*TRECHO SELECIONADO:*
*-*-*

Malmkrog, de Cristi Puiu

“Na longa e lenta, mas não desagradável (longe disso!), metragem do filme, somos convidados a refletir sobre a guerra, a morte, Deus, o Cristianismo, o bem e o mal e, no final, até sobre o Anticristo. Por mais que seja uma experiência atordoante acompanhar esse jogo de retórica, não deixa de ser espantoso.”
Ailton Monteiro

“Aqui, ele vai para o extremo oposto – há humor mas não necessariamente dentro do filme e sim vindo de pensamentos e ideias, algumas vezes ridículas, que os personagens externam. Assim, a urgência se dissipa, numa narrativa enclausurada (mas não claustrofóbica) de mais de 3 horas, com seu tempo próprio.”
Alysson Oliveira

“Seguir os raciocínios dos personagens equivale, com o perdão da heresia, a fazer a via dolorosa de Cristo. A literatura eclesiástica é parte das conversas travadas pelos personagens, onde a luta do bem contra o mal rende longas reflexões.”
Ivonete Pinto

“Esse banquete filosófico nem sempre é digerível na verborragia do rebuscado texto que a situação exige, com o espectador, provavelmente, se atentando mais às discussões que lhe são mais interessantes, do ponto de vista pessoal de cada um.”
Nayara Reynaud

“Parece mesmo uma peça que o diretor prega no espectador, bastante bem exemplificada por uma situação que toma de assalto a trama no meio do filme, causa um surpreendente abalo, mas que depois é simplesmente ignorada e esquecida.”
Rafael Carvalho


Miss Marx, de Susanna Nicchiarelli

“Talvez tenha faltado mais emoção ao abordar as paixões de Eleanor, tanto pelo companheiro quanto por seus ideais herdados do pai e trazidos para o feminismo, mas ainda assim é um filme bem digno e bonito”
Ailton Monteiro

“Com inventividade, a diretora Susanna Nicchiarelli imprime um vigor muito próprio na narrativa e o punk serve perfeitamente para dialogar com a trajetória da retratada.”

*-*-*

*O QUE FAZER:*
Responda a estas perguntas com base no trecho de críticas de cinema:
(a) Segundo Alysson Oliveira, qual é a duração da narrativa de Malmkrog?
(b) Para Ivonete Pinto, que literatura faz parte das conversas travadas pelos personagens?
(c) Quem dirigiu Miss Marx?

Itens de uma fonte de dados:
*-*-*

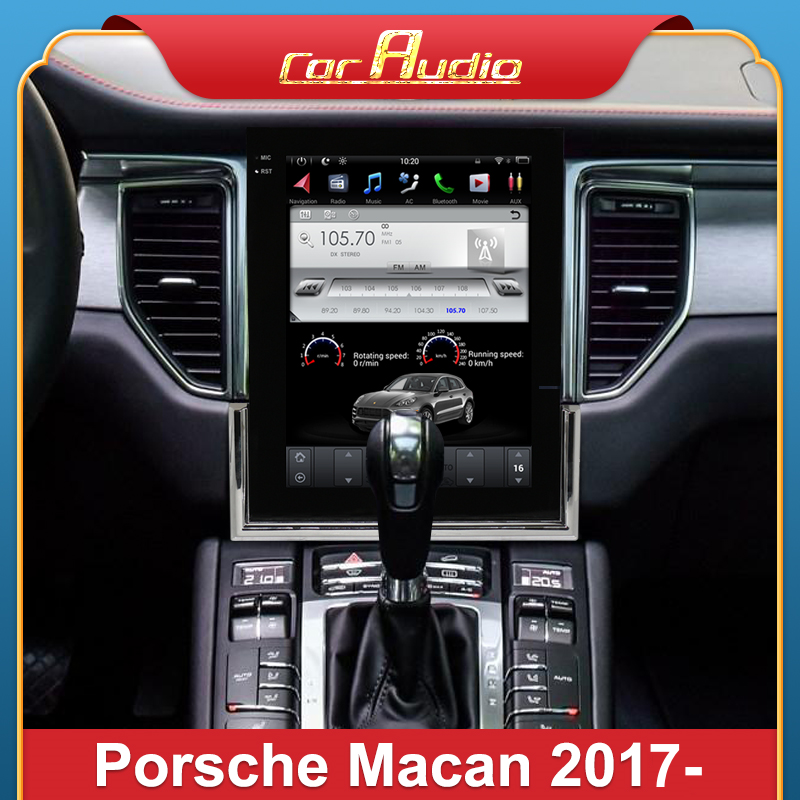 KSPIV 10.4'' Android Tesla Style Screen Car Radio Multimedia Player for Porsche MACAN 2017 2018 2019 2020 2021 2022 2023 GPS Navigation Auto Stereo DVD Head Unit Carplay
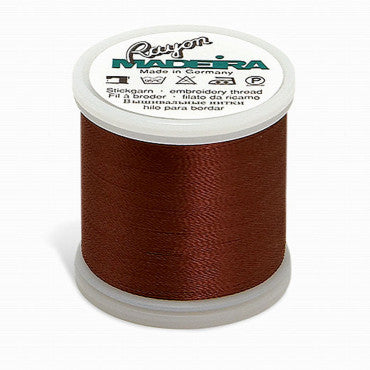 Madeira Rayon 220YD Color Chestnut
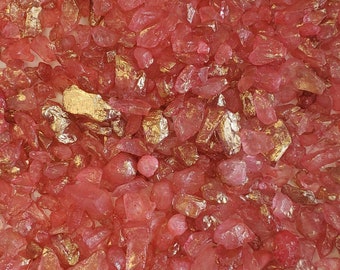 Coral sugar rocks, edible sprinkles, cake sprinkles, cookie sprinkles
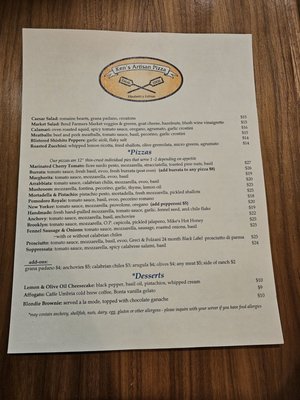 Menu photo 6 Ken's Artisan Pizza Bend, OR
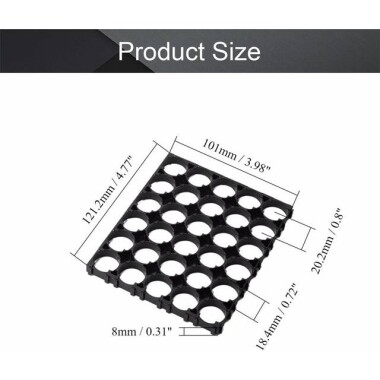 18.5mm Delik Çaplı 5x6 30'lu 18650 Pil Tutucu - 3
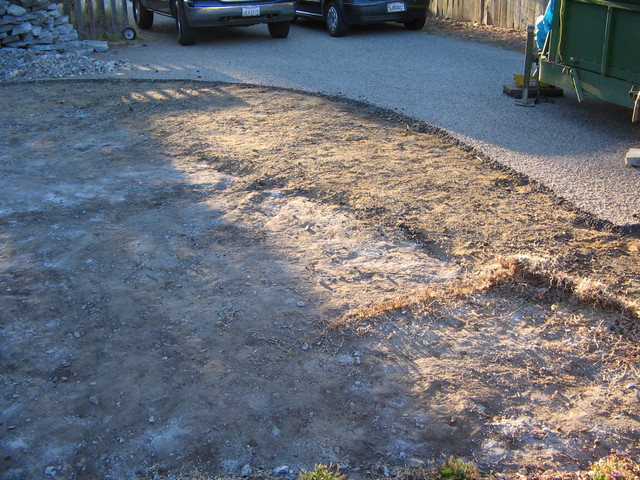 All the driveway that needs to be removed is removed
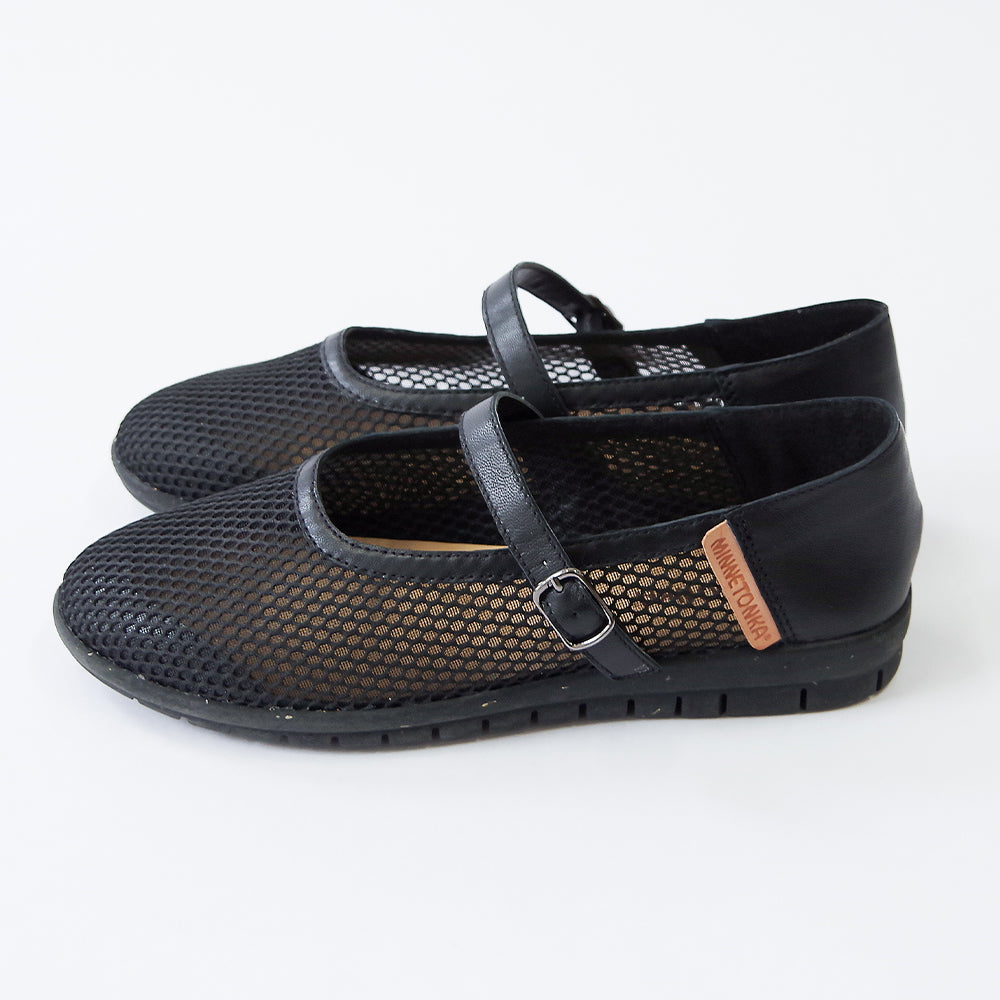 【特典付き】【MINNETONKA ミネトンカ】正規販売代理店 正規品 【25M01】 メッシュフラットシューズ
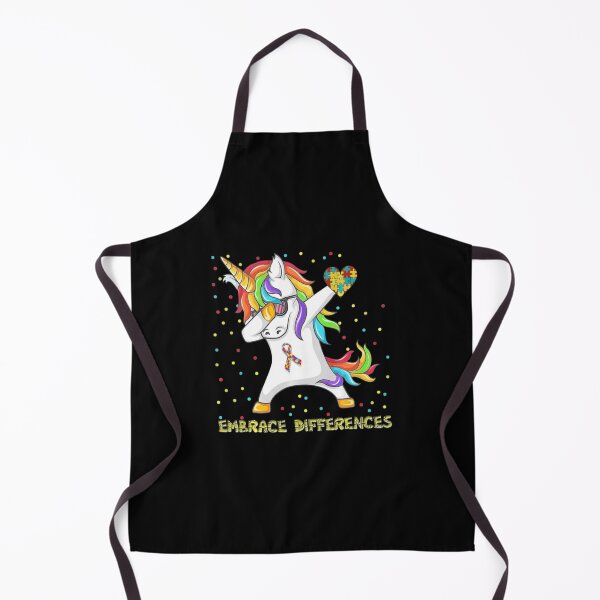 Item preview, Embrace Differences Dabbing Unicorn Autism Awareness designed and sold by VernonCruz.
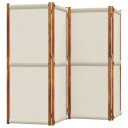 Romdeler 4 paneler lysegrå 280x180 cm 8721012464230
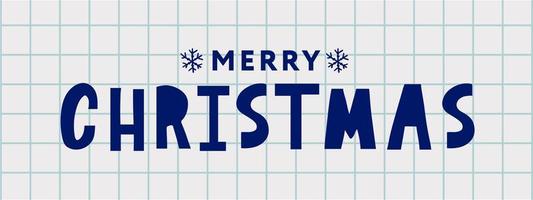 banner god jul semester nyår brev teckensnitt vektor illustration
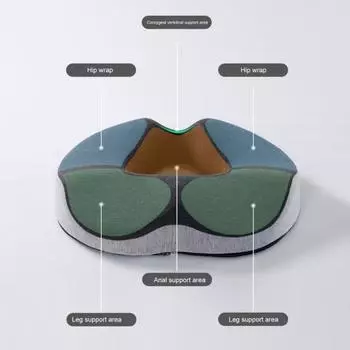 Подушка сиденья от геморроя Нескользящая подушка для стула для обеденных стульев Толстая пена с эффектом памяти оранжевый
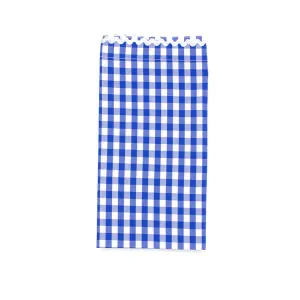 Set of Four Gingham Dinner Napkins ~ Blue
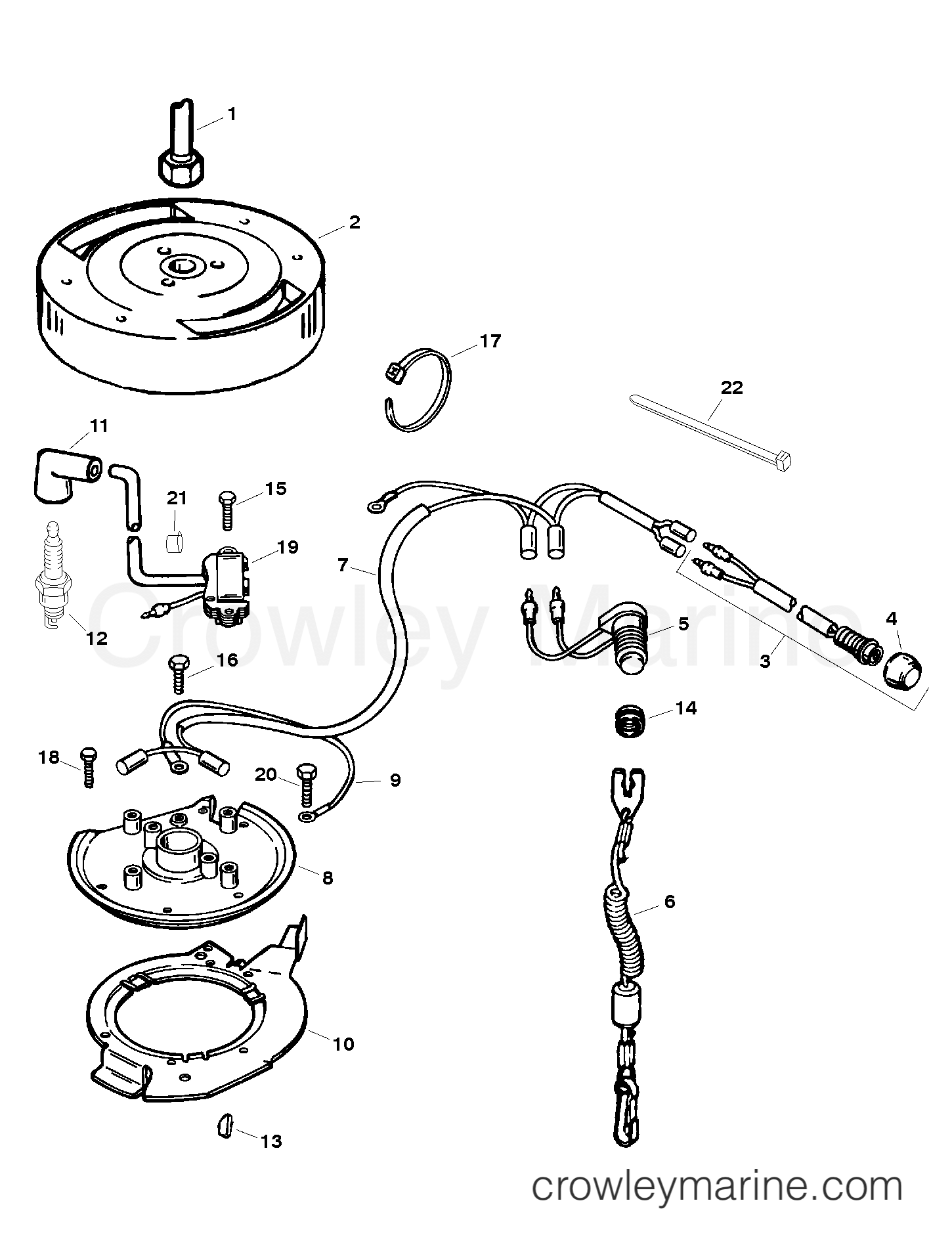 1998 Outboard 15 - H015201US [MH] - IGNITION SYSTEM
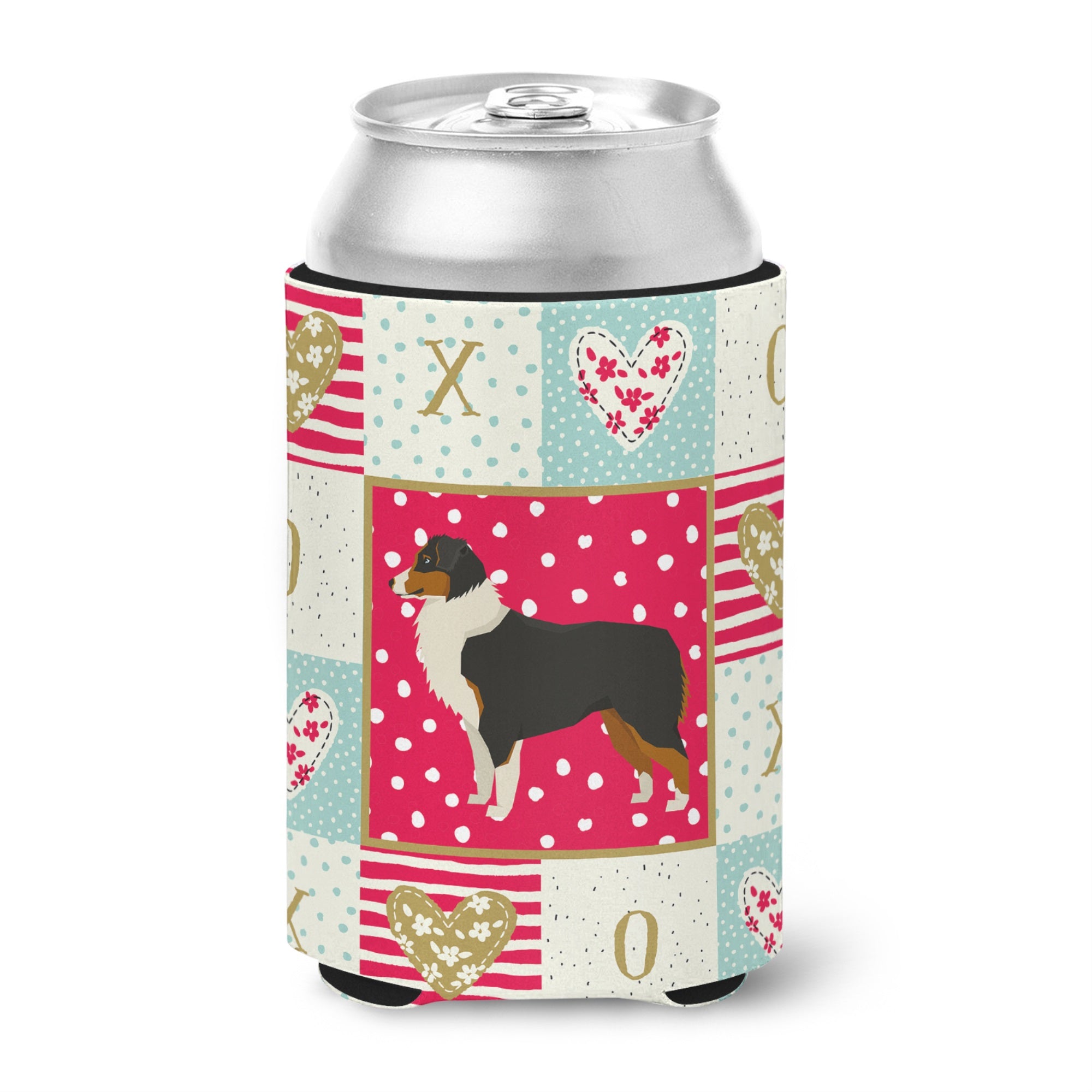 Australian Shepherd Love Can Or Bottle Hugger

*-*-*

*RESPOSTA:*
(a) Mais de 3 horas.
(b) A literatura eclesiástica.
(c) Susanna Nicchiarelli.